Businesses all over the world are paying more attention to reporting on their sustainability performance. Ecomatters has a wealth of experience in supporting these companies. Our strategic advice, target-setting, and reporting services ensure that your sustainability reporting meets regulatory requirements as well as your corporate objectives.
We support our clients with:
- Design and support with corporate sustainability reporting systems, including strategy development and target setting (science-based targets)
- Development of customised data collection systems, including tools and manuals
- Support in the review or audit process of sustainability reporting as part of the annual report or Carbon Disclosure Project
- Sustainability reporting that is compliant with Greenhouse Gas Protocol, Global Reporting Initiative Standards, and Carbon Disclosure Project guidelines
- Help you calculate carbon emissions under your direct control (scope 1 emissions) as well as your organisation’s indirect (scope 2 and 3) emissions
- Execute natural capital accounting and other monetization studies
- Perform Eco Efficiency and lifecycle costing studies
Sustainability reporting helps companies to communicate their multifaceted environmental, social and governance value
Why Sustainability Reporting?
Businesses all over the world are paying more attention to reporting on their sustainability performance, specifically related to the Environmental, Social, and Governance (ESG) aspects of their activities. This is often directly driven by investors’ and consumers’ increasing interest in the ESG performance of a company. Reporting helps companies to communicate their multifaceted value, benchmark their own processes against the market, reduce costs and improve efficiency, develop long-term policies and management strategies, and eventually mitigate negative, and boost positive, ESG impacts.
Traditionally, ESG reporting is done via an annual sustainability report (corporate sustainability reporting, CSR). Although, more and more organisations are now reporting on their non-financial performance as part of their annual report (integrated reporting). Following common reporting frameworks, such as the Global Reporting Initiative (GRI) standards, helps to guide organisations through the process and present a comparable result valued by stakeholders.
When choosing what and how to report on the ESG aspects, organisations should first indicate why it is necessary, its importance for internal and external stakeholders, the possible legal requirements, what the company’s largest impacts could be, and the resources available to conduct the reporting. Such elements help to identify relevant aspects and indicators, as well as the framework of reporting.

→ **Rows from a spatial reasoning dataset**:

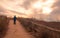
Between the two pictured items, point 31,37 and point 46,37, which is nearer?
point 46,37

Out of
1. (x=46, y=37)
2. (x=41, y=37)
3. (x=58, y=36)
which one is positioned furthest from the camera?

→ **Goal**: Extend the sustainability reporting text, starting right after its final sentence.

→ **Answer to this task**:
Relevant sustainability performance and targets are often industry-specific, but one common target is shared between many industries: the company’s carbon footprint. Measuring your carbon footprint is an advantageous way to begin looking into the overall impact your product and organisation have on the environment and society, and set emission reduction targets, including Science-based targets. Carbon calculations are also necessary for sustainability reporting, such as complying with the Global Reporting Initiative standards, participating in the Carbon Disclosure Project, or seeking an Ecolabel.
Focusing on reporting the health and safety (HSE) performance of the company’s activities (or separately its products) could be one of the most traditional approaches. This is because it is grounded in direct impacts and norms, it is one of the most straightforward methods, and will inevitably comply with regulations. While characterised by less connectivity to environmental, financial, and landscape-social aspects, nowadays HSE’s value for the modern investor and customer is somewhat limited.
Companies are also reporting on their ESG impact via impact reporting that is focused on the negative and positive externalities of the company’s business activities. Businesses and organisations rely on many resources including raw materials, industry knowledge, employees, investors, and consumers, which can be categorised into different forms of ‘Capital’. These are Natural Capital (environmental), Economic Capital (financial), Human Capital (knowledge and skills), or Social Capital (societal).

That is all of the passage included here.